This is the first in an ongoing series looking at the making of my book, What’s for Lunch: How Schoolchildren Eat Around the World (out next year from the awesome Kids Can Press in Canada). It’s my first book for kids and it’s been a fun and fascinating experience. I’ve learned tons about what children eat around the world and in the process deepened my understanding of the food system.
Along the way there has been lots of reading, writing, interviews with interesting people, and stories hunted down related to school lunch. I figured I’d share some of the best behind-the-scenes details here.
Which brings me to today’s story of a very stinky cheese—a tale that speaks volumes not just about cheese (a worthy topic, of course) but also about the limits of the internet as a research tool.
The story begins in France, one of the 13 countries covered in What’s for Lunch? There, children have a delicious four-course meal (often including cheese) for their school lunch and are encouraged to stay at the table enjoying their food for up to 45 minutes (some kids in the US have no more than 7 minutes to scarf down their Tator tots and pizza).
In any case, during the book’s editing phase I wanted to add a little extra anecdotal information about French cheese, and my very smart editor suggested I hunt down the country’s stinkiest fromage. It turned out that I didn’t have to go far, since a scientist in the UK had already done the legwork.
He determined—using both human testers and something called an “electronic nose”—that Vieux Boulogne, made in northern France, is the world’s stinkiest cheese. In the same article—as well as many, many others I found—it was mentioned that it beat out another French cheese called Epoisses de Bourgogne, which the author claimed was so stinky it had been banned from public transportation!
I loved the anecdote about the ban (having been on public transit squeezed beside people eating/carrying stinky food) and really wanted to use it, but in the interest of accuracy had to find official confirmation. I decided to go to the source: the Syndicat de Defense de l’Epoisses, of course!
The French take their food very seriously so I wasn’t surprised to find a Syndicat de Defense (producer’s association) for this very powerful cheese. I emailed them and a certain M. Risoud told me in no uncertain terms that Epoisses de Bourgogne is NOT banned from public transportation in France. Indeed, the tall tale is one propagated by certain English language media. Zut alors!
Even more, M. Risoud recommended that while the smell of Epoisses can be powerful, it is easily masked when travelling on public transportation (or, presumably, anywhere) by wrapping it in a damp newspaper or, better yet, a cabbage leaf!
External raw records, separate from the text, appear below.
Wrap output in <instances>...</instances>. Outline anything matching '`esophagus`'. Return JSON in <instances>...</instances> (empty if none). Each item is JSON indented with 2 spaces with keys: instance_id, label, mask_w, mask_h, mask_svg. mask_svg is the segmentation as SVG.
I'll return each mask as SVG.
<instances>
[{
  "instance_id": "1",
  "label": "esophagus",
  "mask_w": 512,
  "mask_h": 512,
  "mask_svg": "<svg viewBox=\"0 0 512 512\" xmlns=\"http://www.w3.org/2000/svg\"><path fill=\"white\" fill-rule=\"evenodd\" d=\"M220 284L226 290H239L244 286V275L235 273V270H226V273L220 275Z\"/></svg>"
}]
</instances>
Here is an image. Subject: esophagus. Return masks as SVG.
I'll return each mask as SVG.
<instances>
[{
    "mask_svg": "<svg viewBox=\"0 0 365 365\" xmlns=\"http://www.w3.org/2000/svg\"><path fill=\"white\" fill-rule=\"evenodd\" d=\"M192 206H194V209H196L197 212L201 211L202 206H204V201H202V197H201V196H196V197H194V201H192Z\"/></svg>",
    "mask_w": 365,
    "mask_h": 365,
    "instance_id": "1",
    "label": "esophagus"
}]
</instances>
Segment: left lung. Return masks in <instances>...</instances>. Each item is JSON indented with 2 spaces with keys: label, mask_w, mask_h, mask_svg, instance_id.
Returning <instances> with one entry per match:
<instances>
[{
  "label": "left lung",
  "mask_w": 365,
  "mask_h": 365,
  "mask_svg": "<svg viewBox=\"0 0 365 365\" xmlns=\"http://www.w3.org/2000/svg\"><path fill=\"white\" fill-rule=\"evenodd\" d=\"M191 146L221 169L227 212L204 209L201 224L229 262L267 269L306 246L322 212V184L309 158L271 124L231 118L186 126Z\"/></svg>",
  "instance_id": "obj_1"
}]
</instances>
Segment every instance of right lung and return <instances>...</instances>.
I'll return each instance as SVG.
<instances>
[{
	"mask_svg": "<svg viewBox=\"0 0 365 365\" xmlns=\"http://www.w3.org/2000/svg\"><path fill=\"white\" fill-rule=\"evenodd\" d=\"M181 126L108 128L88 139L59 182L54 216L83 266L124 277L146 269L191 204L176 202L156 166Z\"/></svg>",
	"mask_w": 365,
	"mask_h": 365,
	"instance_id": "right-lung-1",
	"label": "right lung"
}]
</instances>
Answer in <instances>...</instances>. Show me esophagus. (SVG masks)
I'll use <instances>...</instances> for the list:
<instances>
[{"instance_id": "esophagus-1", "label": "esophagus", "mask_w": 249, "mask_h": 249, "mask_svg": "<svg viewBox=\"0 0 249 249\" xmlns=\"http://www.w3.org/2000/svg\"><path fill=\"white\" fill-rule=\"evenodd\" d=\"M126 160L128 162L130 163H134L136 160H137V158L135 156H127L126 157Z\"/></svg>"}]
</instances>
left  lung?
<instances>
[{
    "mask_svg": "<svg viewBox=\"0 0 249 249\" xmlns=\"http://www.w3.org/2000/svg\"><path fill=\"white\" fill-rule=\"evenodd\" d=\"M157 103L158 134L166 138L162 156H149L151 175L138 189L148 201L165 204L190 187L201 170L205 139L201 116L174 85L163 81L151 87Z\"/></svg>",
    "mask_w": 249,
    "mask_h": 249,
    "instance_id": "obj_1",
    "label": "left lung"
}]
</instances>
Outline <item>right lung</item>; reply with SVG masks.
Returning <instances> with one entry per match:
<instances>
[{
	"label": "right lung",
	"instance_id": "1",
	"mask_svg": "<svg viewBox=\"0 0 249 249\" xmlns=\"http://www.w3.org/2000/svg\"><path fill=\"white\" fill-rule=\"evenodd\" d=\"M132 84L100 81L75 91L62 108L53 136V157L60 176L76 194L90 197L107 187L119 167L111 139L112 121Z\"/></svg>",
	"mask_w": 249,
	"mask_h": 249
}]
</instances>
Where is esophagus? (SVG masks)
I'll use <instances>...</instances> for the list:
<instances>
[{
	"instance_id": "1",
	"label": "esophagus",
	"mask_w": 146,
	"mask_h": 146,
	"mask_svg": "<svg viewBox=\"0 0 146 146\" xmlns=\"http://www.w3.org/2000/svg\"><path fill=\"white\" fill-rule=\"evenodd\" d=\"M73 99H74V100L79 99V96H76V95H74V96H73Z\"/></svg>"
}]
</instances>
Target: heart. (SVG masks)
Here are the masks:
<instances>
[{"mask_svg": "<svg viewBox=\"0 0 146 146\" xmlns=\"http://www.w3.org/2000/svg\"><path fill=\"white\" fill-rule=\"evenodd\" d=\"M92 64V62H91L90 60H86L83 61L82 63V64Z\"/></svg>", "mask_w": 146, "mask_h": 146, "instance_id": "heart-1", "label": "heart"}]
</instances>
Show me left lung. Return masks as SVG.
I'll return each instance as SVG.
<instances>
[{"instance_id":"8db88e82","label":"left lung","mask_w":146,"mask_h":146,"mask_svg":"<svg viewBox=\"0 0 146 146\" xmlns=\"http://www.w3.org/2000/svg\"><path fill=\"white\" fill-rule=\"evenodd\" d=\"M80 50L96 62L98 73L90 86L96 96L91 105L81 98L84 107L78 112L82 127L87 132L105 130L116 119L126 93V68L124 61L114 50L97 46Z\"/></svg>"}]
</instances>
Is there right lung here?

I love this story partly because of dear M. Risoud and his cabbage, but also because it shows how the internet sometimes works. A story is written and—true or not— it gets replicated over and over until it’s nearly impossible to know the truth from fiction. Unless, of course, you are a stinky cheese with a fierce but friendly advocacy organization that’s got your back. If we could only all be so lucky.